BOL: Related items

Perl one-liner for bioinformatician !!!

Abhimanyu Singh — Fri, 30 May 2014 05:49:07 -0500

With the emergence of NGS technologies, and sequencing data most of the bioinformaticians mung and wrangle around massive amounts of genomics text. There are several "standardized" file formats (FASTQ, SAM, VCF, etc.) and some tools for manipulating them (fastx toolkit, samtools, vcftools, etc.), there are still times where knowing a little bit of Perl onliner is extremely helpful.

Perl one-liners are small and awesome Perl programs that fit in a single line of code and they do one thing really well. These things include changing line spacing, numbering lines, doing calculations, converting and substituting text, deleting and printing certain lines, parsing logs, editing files in-place, doing statistics, carrying out system administration tasks, updating a bunch of files at once, and many more. Perl one-liners will make you the shell warrior.
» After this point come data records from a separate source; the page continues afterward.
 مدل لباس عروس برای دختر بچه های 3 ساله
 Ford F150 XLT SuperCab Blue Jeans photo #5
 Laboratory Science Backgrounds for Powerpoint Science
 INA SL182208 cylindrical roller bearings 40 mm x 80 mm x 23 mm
Anything that took you minutes to solve, will now take you seconds!

perl -pe '$\="\n"'
#double space a file

perl -pe '$_ .= "\n" unless /^$/'
#double space a file except blank lines

perl -pe '$_.="\n"x7'
#7 space in a line.

perl -ne 'print unless /^$/'
#remove all blank lines

perl -lne 'print if length($_) < 20'
#print all lines with length less than 20.

perl -00 -pe ''
#If there are multiple spaces, delete all leaving one(make the file a single spaced file).

perl -00 -pe '$_.="\n"x4'
#Expand single blank lines into 4 consecutive blank lines

perl -pe '$_ = "$. $_"'
#Number all lines in a file

perl -pe '$_ = ++$a." $_" if /./'
#Number only non-empty lines in a file

perl -ne 'print ++$a." $_" if /./'
#Number and print only non-empty lines in a file

perl -pe '$_ = ++$a." $_" if /regex/'
#Number only lines that match a pattern

perl -ne 'print ++$a." $_" if /regex/'
#Number and print only lines that match a pattern

perl -ne 'printf "%-5d %s", $., $_ if /regex/'
#Left align lines with 5 white spaces if matches a pattern (perl -ne 'printf "%-5d %s", $., $_' : for all the lines)
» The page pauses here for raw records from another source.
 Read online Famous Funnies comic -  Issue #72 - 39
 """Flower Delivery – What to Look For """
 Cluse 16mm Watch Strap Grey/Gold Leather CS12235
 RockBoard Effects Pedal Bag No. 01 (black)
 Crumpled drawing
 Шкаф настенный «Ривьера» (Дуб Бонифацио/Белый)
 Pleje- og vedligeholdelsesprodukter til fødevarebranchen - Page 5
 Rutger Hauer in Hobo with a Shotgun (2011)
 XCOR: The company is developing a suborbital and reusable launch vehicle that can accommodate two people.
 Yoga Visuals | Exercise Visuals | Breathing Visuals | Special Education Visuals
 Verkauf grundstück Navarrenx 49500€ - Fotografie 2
perl -le 'print scalar(grep{/./}<>)'
#prints the total number of non-empty lines in a file

perl -lne '$a++ if /regex/; END {print $a+0}'
#print the total number of lines that matches the pattern

perl -alne 'print scalar @F'
#print the total number fields(words) in each line.

perl -alne '$t += @F; END { print $t}'
#Find total number of words in the file

perl -alne 'map { /regex/ && $t++ } @F; END { print $t }'
#find total number of fields that match the pattern

perl -lne '/regex/ && $t++; END { print $t }'
#Find total number of lines that match a pattern

perl -le '$n = 20; $m = 35; ($m,$n) = ($n,$m%$n) while $n; print $m'
#will calculate the GCD of two numbers.

perl -le '$a = $n = 20; $b = $m = 35; ($m,$n) = ($n,$m%$n) while $n; print $a*$b/$m'
#will calculate lcd of 20 and 35.

perl -le '$n=10; $min=5; $max=15; $, = " "; print map { int(rand($max-$min))+$min } 1..$n'
#Generates 10 random numbers between 5 and 15.
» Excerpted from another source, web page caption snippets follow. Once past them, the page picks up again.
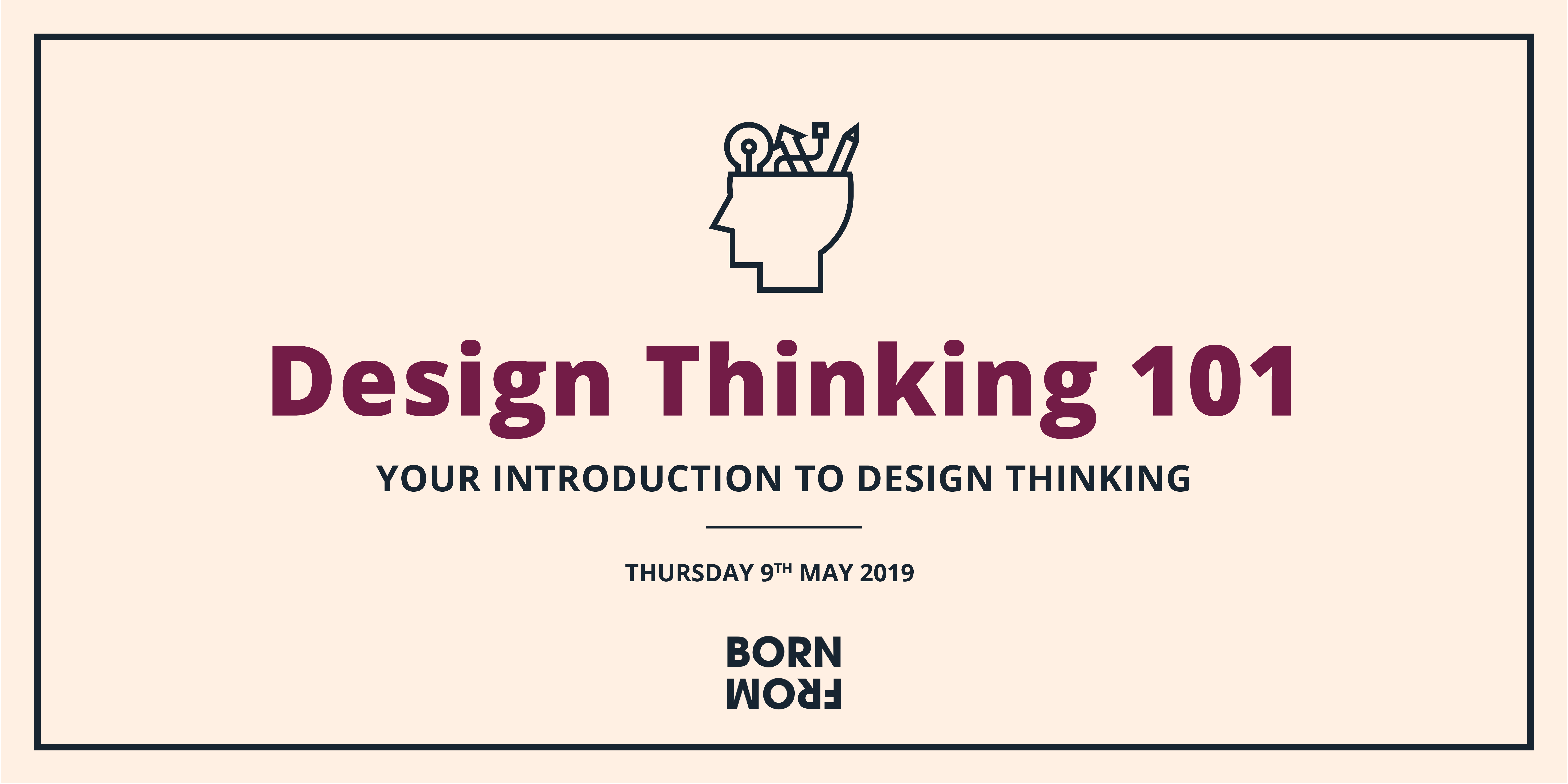 Design Thinking 101 Workshop Cover Image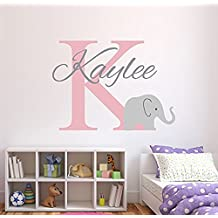 Wall Decal Letters Personalized Elephant Name Wall Decal For Girls - Baby Girl Decor - Nursery Wall Decals - Elephant Decor (26Wh)for Living Room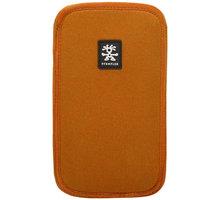 Crumpler Base Layer Galaxy S6/S6 Edge - oranžová - BLS6-003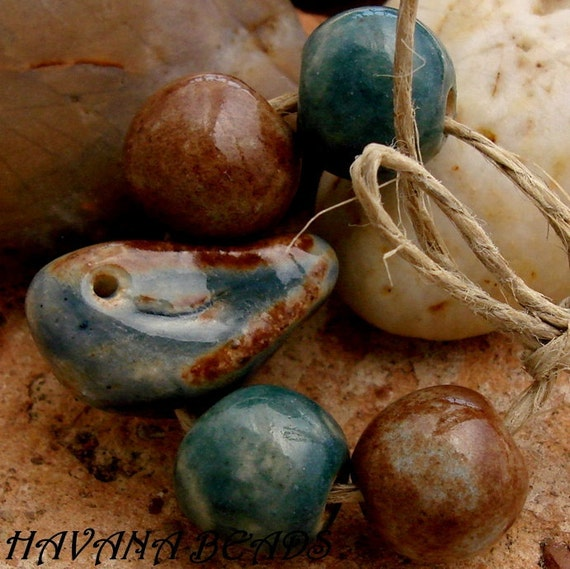 RESERVED LISTING For HONEYANDDOLLIE - Handmade Ceramic  Beads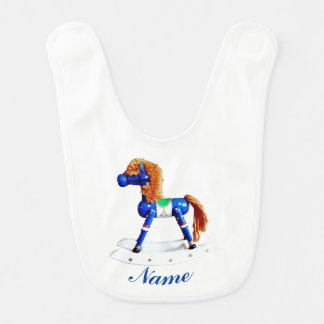 Blue Rocking Hobby Horse with Name Bib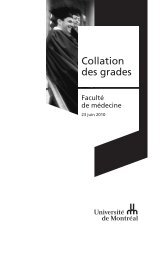 Collation des grades - Faculté de médecine - Université de Montréal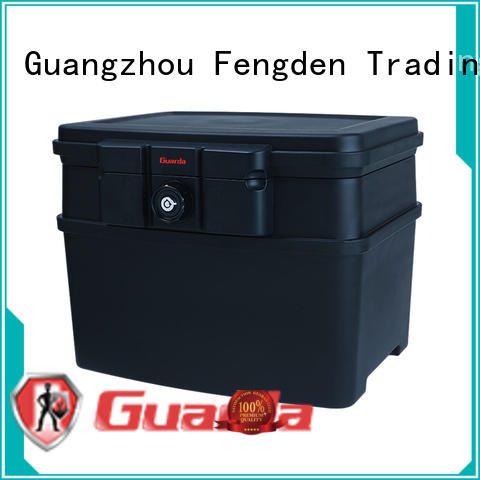 Guarda turnknob document safe box manufacturer for moeny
perl -le 'print map { ("a".."z",”0”..”9”)[rand 36] } 1..8'
#Generates a 8 character password from a to z and number 0 – 9.

perl -le 'print map { ("a",”t”,”g”,”c”)[rand 4] } 1..20'
#Generates a 20 nucleotide long random residue.

perl -le 'print "a"x50'
#generate a string of ‘x’ 50 character long

perl -le 'print join ", ", map { ord } split //, "hello world"'
#Will print the ascii value of the string hello world.

perl -le '@ascii = (99, 111, 100, 105, 110, 103); print pack("C*", @ascii)'
#converts ascii values into character strings.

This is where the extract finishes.